— DOCUMENT EXCERPT —
Dollars & Sense

You can train non-financial employees to understand finance and accounting, but does it make a difference to the bottom line? Absolutely, if followed up with post-training.

The surest recipe for striking fear in those unfamiliar with financial terminology is to overwhelm them with too much information. To that end, avoid sharing details that only a bona fide accountant needs to know when communicating your numbers to non-financial personnel, advises AME Learning President Neville Joffe. Instead, identify one or more key metrics that workers actually have the capacity to control. Then, craft your training and reinforcement strategy around those metrics.

There's no point in telling workers you want them to improve gross margin if you aren't willing to expose the numbers behind such metrics, says Joffe. Nevertheless, he says, many companies are reluctant to share information out of fear of revealing too much. His advice? You don't need to show people all of the numbers; you just need to show them the ones they can impact.

For example, establish a plan for debriefing employees regarding the company's financial performance on a weekly, monthly, or quarterly basis. Hold department meetings during which team members discuss and chart their progress in comparison to established goals. Post visuals around the office that depict the company's key metrics, goals, and performance. Write success stories featuring those doing their part to influence the company's metrics and include them in the company newsletter or on the corporate intranet.

"People think tiny improvements or waste have an insignificant impact on operating results," says Joffe. "However, all small amounts accumulatively make a huge difference relative to the small amount left on the bottom."

Before leaders at Southwest Airlines conduct a "Reel Deal" program for their reports, for example, they first complete an intensive "Teach-the-Teacher" workshop designed to ensure they know the content inside and out and are prepared to present it to others and facilitate constructive conversations. Post-training, these leaders also are encouraged to always be prepared to tell a one-minute story about the trends behind each of the company's four financial metrics, in order to bring them alive to their reports. Another option? Follow the advice of Lawrence MacGregor Serven, author of "Beyond Office Politics as Usual" (AMACOM, 2002). He recommends having non-financial employees present the monthly performance results to the organization. "Not only will the presenters gain an appreciation for what happened during the period of review, but they'll gain valuable knowledge about how the company works, especially beyond their own area, and how it measures its performance. In other words, they'll build their business literacy."

In some instances, deployment of the right tools can even take the place of training. In 2005, for example, EMCOR Group Inc., a Fortune 500 construction company headquartered in Norwalk, CT, deployed XLerant's BudgetPak software to department heads throughout the organization. The user-friendly, TurboTax-like software, says EMCOR Group VP and Controller William Feher, essentially has "democratized" budgeting throughout the company because it uses plain English to help non-financial workers develop, track, and maintain budgets without the use of a single spreadsheet. And thanks to functionality built into the software that allows workers to see moment-to-moment actual-vs.-projected budget figures, department heads now are doing amuch better job of creating accurate budgets and keeping costs down, says Feher.

— STUDY MATERIAL —
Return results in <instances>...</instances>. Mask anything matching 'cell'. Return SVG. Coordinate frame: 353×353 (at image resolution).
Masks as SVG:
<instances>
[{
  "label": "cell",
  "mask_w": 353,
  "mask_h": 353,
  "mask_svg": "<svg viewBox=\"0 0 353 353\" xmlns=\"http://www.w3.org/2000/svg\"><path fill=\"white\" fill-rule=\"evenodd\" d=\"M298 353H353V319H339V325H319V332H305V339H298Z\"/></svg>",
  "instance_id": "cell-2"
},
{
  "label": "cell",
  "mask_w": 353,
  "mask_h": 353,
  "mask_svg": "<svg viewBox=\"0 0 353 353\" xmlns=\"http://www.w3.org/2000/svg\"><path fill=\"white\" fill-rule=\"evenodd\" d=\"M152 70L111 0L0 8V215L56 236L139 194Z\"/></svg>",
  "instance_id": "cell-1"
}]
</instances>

— WORK ORDER 1 —
Answer from the Dollars & Sense article:
(a) Who is the president of AME Learning?
(b) What workshop do Southwest Airlines leaders complete before conducting a "Reel Deal" program?
(c) Which software did EMCOR Group Inc. deploy to department heads in 2005?
— WORK ORDER 2 —
According to the Dollars & Sense article, why does Lawrence MacGregor Serven recommend having non-financial employees present the monthly performance results to the organization?

— WRITTEN ANSWER 1 —
(a) Neville Joffe.
(b) An intensive "Teach-the-Teacher" workshop.
(c) XLerant's BudgetPak software.

— WRITTEN ANSWER 2 —
The presenters gain an appreciation for what happened during the period under review. They also learn how the company works, especially beyond their own area, and how it measures its performance, which builds their business literacy.